PASSAGE DU TEXTE:

"On ne peut plus accepter de voir le fruit de notre travail saccagé"
À Domeyrat et dans les communes voisines, les «sangliers» se sont installés dans les maïs, mettant à mal le moral des agriculteurs. Christian Courtet agriculteur et délégué cantonal chasse de la FDSEA a invité ses collègues agriculteurs, chasseurs, ou agriculteurs-chasseurs, pour constater une situation devenue intolérable.
Ce mardi matin Christian Courtet un des derniers, si ce n’est le dernier, agriculteurs de la commune de Domeyrat, par aileurs délégué cantonal chasse de la FDSEA, a donné rendez-vous à quelques collègues des communes voisines. L’objectif est de se rendre sur des parcelles de maïs pour me montrer des dégâts de sangliers. Arrivés sur la parcelle de 3,5 hectares, Robert Fayet ancien agriculteur de la commune de St Didier sur Doulon et chasseur et délégué communal chasse, et Daniel Roche chasseur à Frugères le Pin et Domeyrat et non agriculteur, ont tôt fait de repérer les lieux de passage de la harde, les «saignées» dans le champ, et les îlots dévastés. Sur plusieurs mètres carrés et en divers endroits dans le champ, les tiges de maïs sont cassées, enchevêtrées au sol, et les épis mangés. Des traces semblent fraîches, d’autres plus anciennes. Il semblerait qu’un groupe de 2 truies avec leurs portées (5 à 7 petits), et peut-être un gros mâle de quelque 100 kg, ait élu domicile dans ce secteur. De l’interprétation des traces, les chasseurs émettent ces hypothèses.
Christian Courtet, comme Maurice Laurent agriculteur, président de syndicat local et Maire de Frugères ou Roland Chabrier agriculteur-chasseur à La Chomette et délégué communal chasse lui aussi, est consterné par le spectacle des dégâts. «Les années se suivent et se ressemblent en matière de dégâts par les sangliers» lance-t-il. Tantôt en colère, tantôt dépité, il poursuit : «L’an dernier, j’ai été indemnisé pour 29 tonnes, et un voisin 50 tonnes. Cette année, cette parcelle est déjà détruite à 10 % et je dois attendre encore deux semaines minimum avant de pouvoir l’ensiler».
Dégâts sur maïs, prairies…
Les langues se délient, chacun y va de son histoire. Tous ont connu et connaissent aujourd’hui des passages de «sangliers» sur leurs parcelles. Sur les maïs au semis et au stade laiteux en particulier, dans les prairies, sur les blés bien que les variétés de blé barbu aient réglé le problème, dans les champs de pommes de terre… partout le sanglier s’introduit pour peu qu’il trouve à se nourrir. Et les spécialistes, comme Robert Fayet, ne s’y trompent pas. Ils connaissent toutes les habitudes de ces bêtes, et peuvent dire à 99% de chance dans quelles parcelles elles vont pénétrer. «Au bord de la rivière où ils peuvent se désaltérer, pas loin de parcelles boisées, les sangliers sont comme des rois. A coup sûr ils sont là au milieu…» maugrée-t-il en montrant le champ. Et de reconnaître, appuyé par ses collègues chasseurs, qu’il est extrêmement difficile de les déloger d’un champ de maïs.

LISTE DES DONNÉES:
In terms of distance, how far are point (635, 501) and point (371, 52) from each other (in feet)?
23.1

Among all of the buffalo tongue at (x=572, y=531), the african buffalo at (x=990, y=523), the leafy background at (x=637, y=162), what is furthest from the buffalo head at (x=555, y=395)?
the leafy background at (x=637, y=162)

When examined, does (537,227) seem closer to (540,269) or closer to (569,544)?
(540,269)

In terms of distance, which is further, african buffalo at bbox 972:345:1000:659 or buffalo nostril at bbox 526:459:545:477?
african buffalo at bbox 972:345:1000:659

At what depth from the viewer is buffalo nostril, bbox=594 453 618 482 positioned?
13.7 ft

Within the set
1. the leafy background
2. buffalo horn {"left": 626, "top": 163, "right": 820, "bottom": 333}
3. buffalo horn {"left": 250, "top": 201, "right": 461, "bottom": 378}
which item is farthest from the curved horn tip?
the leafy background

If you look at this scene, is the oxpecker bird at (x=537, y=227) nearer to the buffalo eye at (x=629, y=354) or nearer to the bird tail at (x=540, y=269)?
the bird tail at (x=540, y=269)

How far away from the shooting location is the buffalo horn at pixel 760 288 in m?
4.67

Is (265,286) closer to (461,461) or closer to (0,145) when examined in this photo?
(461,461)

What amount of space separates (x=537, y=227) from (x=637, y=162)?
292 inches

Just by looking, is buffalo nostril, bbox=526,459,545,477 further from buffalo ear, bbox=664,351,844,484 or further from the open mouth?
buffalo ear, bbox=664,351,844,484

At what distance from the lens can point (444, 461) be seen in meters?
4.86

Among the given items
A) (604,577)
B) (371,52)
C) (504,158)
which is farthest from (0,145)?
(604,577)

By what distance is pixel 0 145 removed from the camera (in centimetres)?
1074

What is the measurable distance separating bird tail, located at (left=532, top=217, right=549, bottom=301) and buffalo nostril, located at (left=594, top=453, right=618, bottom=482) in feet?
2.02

* * *

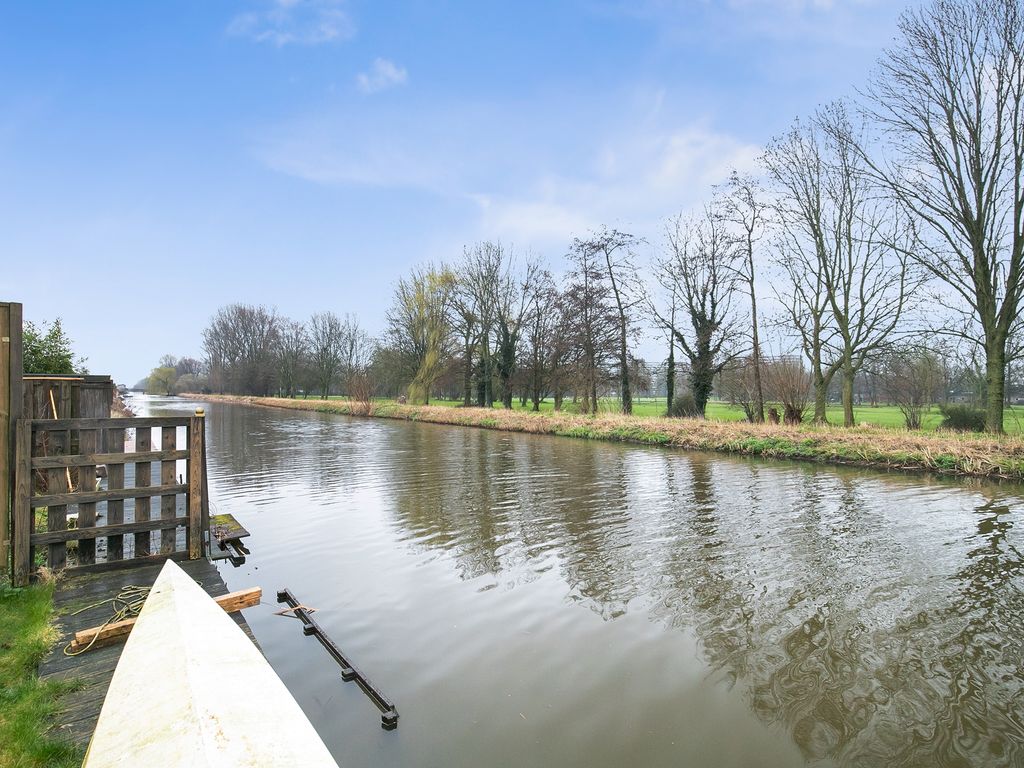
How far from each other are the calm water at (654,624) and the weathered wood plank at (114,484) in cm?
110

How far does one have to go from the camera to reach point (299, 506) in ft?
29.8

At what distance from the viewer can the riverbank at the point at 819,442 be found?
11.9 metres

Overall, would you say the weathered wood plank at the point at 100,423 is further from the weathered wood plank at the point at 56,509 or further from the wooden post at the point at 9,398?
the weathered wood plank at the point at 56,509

==

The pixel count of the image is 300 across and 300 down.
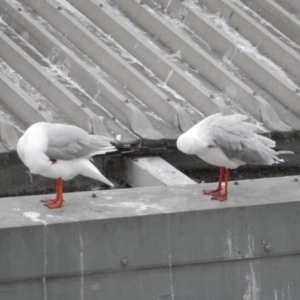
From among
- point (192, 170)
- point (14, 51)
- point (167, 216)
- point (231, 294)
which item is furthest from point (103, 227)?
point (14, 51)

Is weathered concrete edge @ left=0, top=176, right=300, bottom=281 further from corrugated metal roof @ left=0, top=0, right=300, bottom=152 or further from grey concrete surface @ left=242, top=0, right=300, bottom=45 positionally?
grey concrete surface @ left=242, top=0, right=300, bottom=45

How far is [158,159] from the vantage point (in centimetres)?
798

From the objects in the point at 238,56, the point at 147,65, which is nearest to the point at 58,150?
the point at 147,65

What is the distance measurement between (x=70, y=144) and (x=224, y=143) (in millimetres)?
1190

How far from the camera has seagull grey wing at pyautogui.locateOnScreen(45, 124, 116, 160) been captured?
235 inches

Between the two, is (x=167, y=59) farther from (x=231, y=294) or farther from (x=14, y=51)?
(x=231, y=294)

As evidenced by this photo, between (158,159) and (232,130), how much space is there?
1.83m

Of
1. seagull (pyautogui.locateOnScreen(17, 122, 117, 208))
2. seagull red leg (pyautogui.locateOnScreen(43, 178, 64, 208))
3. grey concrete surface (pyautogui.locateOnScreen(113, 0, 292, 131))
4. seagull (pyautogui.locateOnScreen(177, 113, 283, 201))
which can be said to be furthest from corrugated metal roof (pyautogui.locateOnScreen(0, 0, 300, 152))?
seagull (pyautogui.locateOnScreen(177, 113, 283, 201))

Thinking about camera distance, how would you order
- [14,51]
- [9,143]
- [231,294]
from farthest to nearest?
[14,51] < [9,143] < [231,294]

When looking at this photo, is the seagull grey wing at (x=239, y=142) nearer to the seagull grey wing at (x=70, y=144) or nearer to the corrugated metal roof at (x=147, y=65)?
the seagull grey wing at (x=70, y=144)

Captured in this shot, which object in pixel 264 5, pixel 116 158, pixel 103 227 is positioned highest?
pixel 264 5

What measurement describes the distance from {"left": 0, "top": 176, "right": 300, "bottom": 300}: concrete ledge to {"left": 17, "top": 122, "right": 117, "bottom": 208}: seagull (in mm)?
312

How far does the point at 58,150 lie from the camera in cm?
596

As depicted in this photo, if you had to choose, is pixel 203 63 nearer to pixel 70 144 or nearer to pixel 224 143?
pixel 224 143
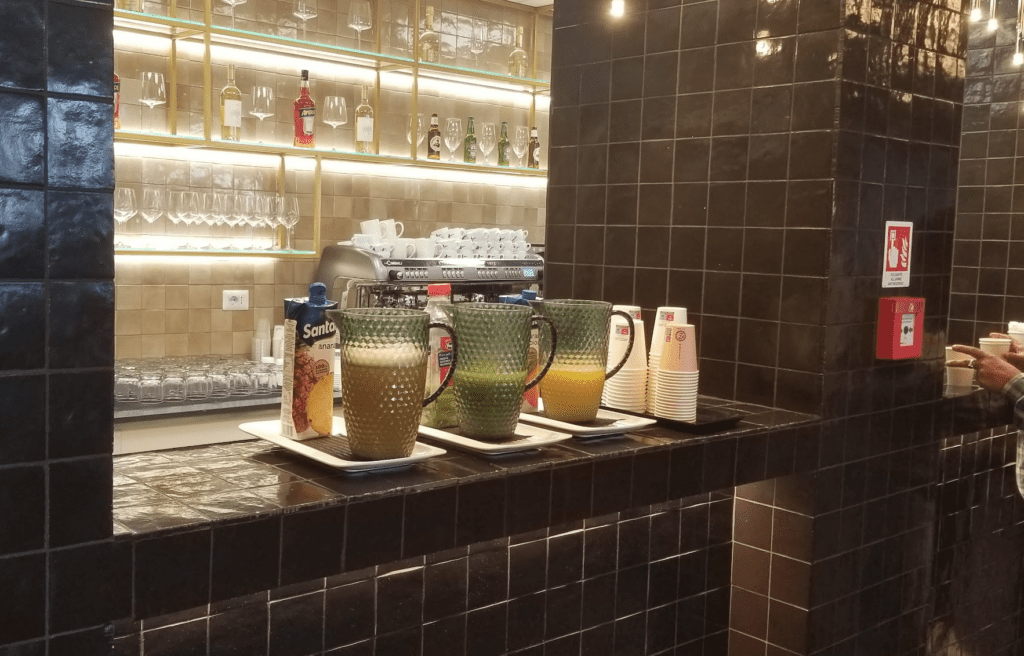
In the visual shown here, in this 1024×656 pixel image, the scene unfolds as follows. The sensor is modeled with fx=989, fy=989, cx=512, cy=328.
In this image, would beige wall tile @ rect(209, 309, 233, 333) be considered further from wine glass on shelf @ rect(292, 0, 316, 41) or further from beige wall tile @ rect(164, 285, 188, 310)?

CONSIGNE: Rédigez la suite de l'article sur les dégâts des sangliers dans les maïs autour de Domeyrat, en reprenant juste après sa dernière phrase.

VOICI LE RÉSULTAT:
Alors bien sûr, toute l’année et encore plus en cette période, agriculteurs et chasseurs s’affrontent pour régler les différents. Dans certaines ACCA, où il y a encore des agriculteurs-chasseurs et où chacun respecte, et le travail des uns et le loisirs des autres, la situation évolue, trop lentement peut-être pour certains, mais évolue quand même. «Il faut trouver une entente entre agriculteurs et chasseurs, pour que chacun respecte l’autre» note Daniel Roche, conscient d’une situation inacceptable.
Des solutions sont en place
Des solutions, avec chacune leurs limites, existent et sont mises en place. À Domeyrat, comme ailleurs, les chasseurs proposent de clôturer les parcelles de maïs. Cette solution peut marcher, mais les agriculteurs sont sceptiques et relèvent de nombreux bémols : c’est beaucoup de travail (parfois les chasseurs aident, et parfois non) et ça coûte cher (il est difficile de clôturer 35 ha ; c’est la surface en maïs à Domeyrat) ; souvent (et ce fut le cas sur deux parcelles que nous avons vues ce matin) la clôture électrique ne fonctionne pas pour différentes raisons : un isolateur qui a tourné, une branche sur le fil ou un poste de clôture qui a été dérobé…
Les cultures à gibier sont une autre solution. Mais encore, comme le souligne M. Fayet, faut-il qu’elle soit bien faite et éloignée des autres cultures : des rangs trop serrés, mal désherbés et les sangliers pas fous, préfèrent des cultures plus aérées avec de beaux épis…
Sur ce secteur, tout au moins sur les communes de Domeyrat, Frugères, La Chomette qui chasse avec St Privat du Dragon et Salzuit, la chasse a été anticipée au 15 août. De cette mesure prise selon les possibilités offertes par un arrêté préfectoral, afin de réguler les populations de sangliers dans des secteurs à problèmes, les agriculteurs attendent des résultats en terme de tableau de chasse. Dans un mois nous ferons un point sur le journal pour évaluer la pertinence d’une telle mesure.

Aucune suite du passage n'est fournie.